NASA is in the middle of mitigating the destructive potential of a powerful hurricane that barrels toward Florida. Tuesday presented another dash of chaos, when a fire ignited inside the building that currently shelters the agency’s Moonbound Artemis I rocket.
Kennedy Space Center (KSC) director Janet Petro told reporters on Tuesday that NASA leaders have been contemplating how to handle the alarming weather reports they’ve received. What began as a tropical depression in the western Caribbean last week quickly escalated into Hurricane Ian, which is projected to strike eastern Florida with tropical storm winds on Wednesday morning.
Note: If you are following the developing news on Hurricane Ian, consider watching this video from the National Oceanic and Atmospheric Administration (NOAA) on how to interpret hurricane path predictions. Do NOT use the cone to assess your risk of strong winds, storm surge, heavy rain, or tornadoes.
KSC is spared a direct strike because of its location in Cape Canaveral on Florida’s Atlantic coast, but wind and lightning are still dangerously rough.
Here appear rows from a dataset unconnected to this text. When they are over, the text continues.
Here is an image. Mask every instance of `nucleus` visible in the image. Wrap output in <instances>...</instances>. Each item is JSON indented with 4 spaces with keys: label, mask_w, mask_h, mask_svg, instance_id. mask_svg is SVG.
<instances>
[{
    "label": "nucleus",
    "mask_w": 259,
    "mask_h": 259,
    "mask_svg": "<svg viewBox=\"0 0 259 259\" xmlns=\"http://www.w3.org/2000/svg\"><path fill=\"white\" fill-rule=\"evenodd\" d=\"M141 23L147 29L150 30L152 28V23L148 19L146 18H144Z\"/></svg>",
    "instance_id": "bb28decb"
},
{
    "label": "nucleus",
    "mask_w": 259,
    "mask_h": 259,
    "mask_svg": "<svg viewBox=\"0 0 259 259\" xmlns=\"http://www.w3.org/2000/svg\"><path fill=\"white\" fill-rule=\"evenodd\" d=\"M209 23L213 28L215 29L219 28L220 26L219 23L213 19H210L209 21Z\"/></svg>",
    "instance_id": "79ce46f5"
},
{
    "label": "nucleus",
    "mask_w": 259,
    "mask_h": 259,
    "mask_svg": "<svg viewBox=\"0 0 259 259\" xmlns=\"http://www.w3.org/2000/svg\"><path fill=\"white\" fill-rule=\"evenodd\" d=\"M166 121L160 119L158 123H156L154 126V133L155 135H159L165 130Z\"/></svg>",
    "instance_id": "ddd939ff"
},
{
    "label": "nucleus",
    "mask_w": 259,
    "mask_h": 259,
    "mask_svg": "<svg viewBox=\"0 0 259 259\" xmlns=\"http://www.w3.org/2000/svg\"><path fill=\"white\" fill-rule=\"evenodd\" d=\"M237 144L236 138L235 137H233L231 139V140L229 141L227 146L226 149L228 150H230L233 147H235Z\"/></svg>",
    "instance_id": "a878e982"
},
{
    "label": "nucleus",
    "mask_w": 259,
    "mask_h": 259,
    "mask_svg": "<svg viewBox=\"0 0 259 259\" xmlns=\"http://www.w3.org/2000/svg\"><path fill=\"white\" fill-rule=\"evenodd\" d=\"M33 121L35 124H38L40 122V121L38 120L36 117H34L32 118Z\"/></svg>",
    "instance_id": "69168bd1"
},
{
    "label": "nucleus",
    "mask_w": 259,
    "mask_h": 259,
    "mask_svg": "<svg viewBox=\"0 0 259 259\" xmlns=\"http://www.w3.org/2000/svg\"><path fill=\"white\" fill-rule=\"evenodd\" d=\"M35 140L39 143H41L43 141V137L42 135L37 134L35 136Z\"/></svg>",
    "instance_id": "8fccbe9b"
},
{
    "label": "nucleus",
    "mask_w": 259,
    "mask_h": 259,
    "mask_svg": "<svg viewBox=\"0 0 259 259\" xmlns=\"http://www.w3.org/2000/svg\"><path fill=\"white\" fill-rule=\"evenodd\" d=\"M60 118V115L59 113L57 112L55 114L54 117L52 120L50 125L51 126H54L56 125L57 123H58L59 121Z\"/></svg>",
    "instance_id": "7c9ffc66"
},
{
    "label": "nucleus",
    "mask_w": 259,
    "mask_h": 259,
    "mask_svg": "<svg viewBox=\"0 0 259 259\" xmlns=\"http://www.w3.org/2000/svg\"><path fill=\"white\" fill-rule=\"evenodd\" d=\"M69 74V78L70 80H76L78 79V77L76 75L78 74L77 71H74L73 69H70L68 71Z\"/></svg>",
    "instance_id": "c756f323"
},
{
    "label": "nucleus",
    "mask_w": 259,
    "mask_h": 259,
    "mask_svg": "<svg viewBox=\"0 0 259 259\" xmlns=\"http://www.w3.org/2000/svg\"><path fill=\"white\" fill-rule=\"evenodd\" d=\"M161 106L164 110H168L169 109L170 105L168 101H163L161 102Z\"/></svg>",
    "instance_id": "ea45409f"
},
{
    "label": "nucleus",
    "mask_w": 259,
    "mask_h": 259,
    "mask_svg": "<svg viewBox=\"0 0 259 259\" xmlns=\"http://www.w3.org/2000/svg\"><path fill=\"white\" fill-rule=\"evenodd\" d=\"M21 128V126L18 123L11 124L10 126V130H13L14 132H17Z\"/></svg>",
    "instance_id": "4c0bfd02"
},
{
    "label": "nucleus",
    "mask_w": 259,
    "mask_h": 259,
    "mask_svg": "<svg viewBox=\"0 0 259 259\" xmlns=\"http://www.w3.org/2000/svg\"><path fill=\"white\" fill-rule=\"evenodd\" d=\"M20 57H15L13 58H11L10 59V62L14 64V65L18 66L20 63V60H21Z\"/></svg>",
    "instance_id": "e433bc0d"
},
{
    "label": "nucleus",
Teams met several times over the weekend beginning on Friday to discuss the track and intensity of the storm. “We have the hurricane plan that applies to all NASA hurricane and contractor organizations,” Petro said.
KSC prepares for Hurricane Ian
The four stages of HURCON, or hurricane conditions, outline NASA’s storm preparation steps, beginning at IV and gradually moving down in 72-, 48-, 24- and 12-hour increments until the storm strikes.
KSC began to run through its hurricane alert system on Monday. “At that time, notifications and preparations were started with communications to every organization and our center, and we began identifying personnel who would be riding out the storm as members of our ride-out team.”
After a meeting at 9:00 am Eastern on Tuesday, KSC entered the next stage. “We declared and went into HURCON III this morning,” Petro said. This is the period 48 hours ahead of the storm’s arrival, “when the bulk of the hurricane work happens,” Petro added. “We go about securing our facility, our property, our equipment, and hopefully the ride-out team members are able to go home and prepare their homes for the arrival of this storm.”
Shortly after that meeting at 9:15 am Eastern, Artemis I entered KSC’s Vehicle Assembly Building (VAB) so NASA could protect it from the harsh weather conditions on the way. VAB has withstood past storms, and even lost hundreds of exterior panels during back-to-back hurricanes in 2004.
But then, a couple of hours later, a fire broke out in this shelter. “At approximately 11:45 pm today, a fire was reported in the Vehicle Assembly Building. Employees were evacuated, and there are no reported injuries,” KSC shared via Twitter. “The VAB is fire safe, and the Artemis I vehicle was not at risk. We will provide updates as we have them.” The agency later indicated on Twitter that it happened at 11:45 am
Petro said there were no reported injuries, and that it likely had no effect on Artemis I since it happened “at a good distance” away from the rocket. NASA says it is still investigating the cause of the fire.
What does this mean for Artemis I’s launch?
NASA is coordinating several factors to see what is the best choice for the next launch target. A launch in October, as early as next week, is not off the table. But Jim Free, associate administrator of NASA’s Exploration Systems Development Mission Directorate, suggested it’s unlikely. Free told reporters he didn’t want Artemis I to return too quickly to the launchpad without first addressing “limited-life items” that need periodic reassessment.
Free also said the team prefers to do a daytime launch, but November’s launch opportunities wouldn’t support that.
For now, NASA’s workforce finishes final preparations ahead of the storm, for the rocket and their families.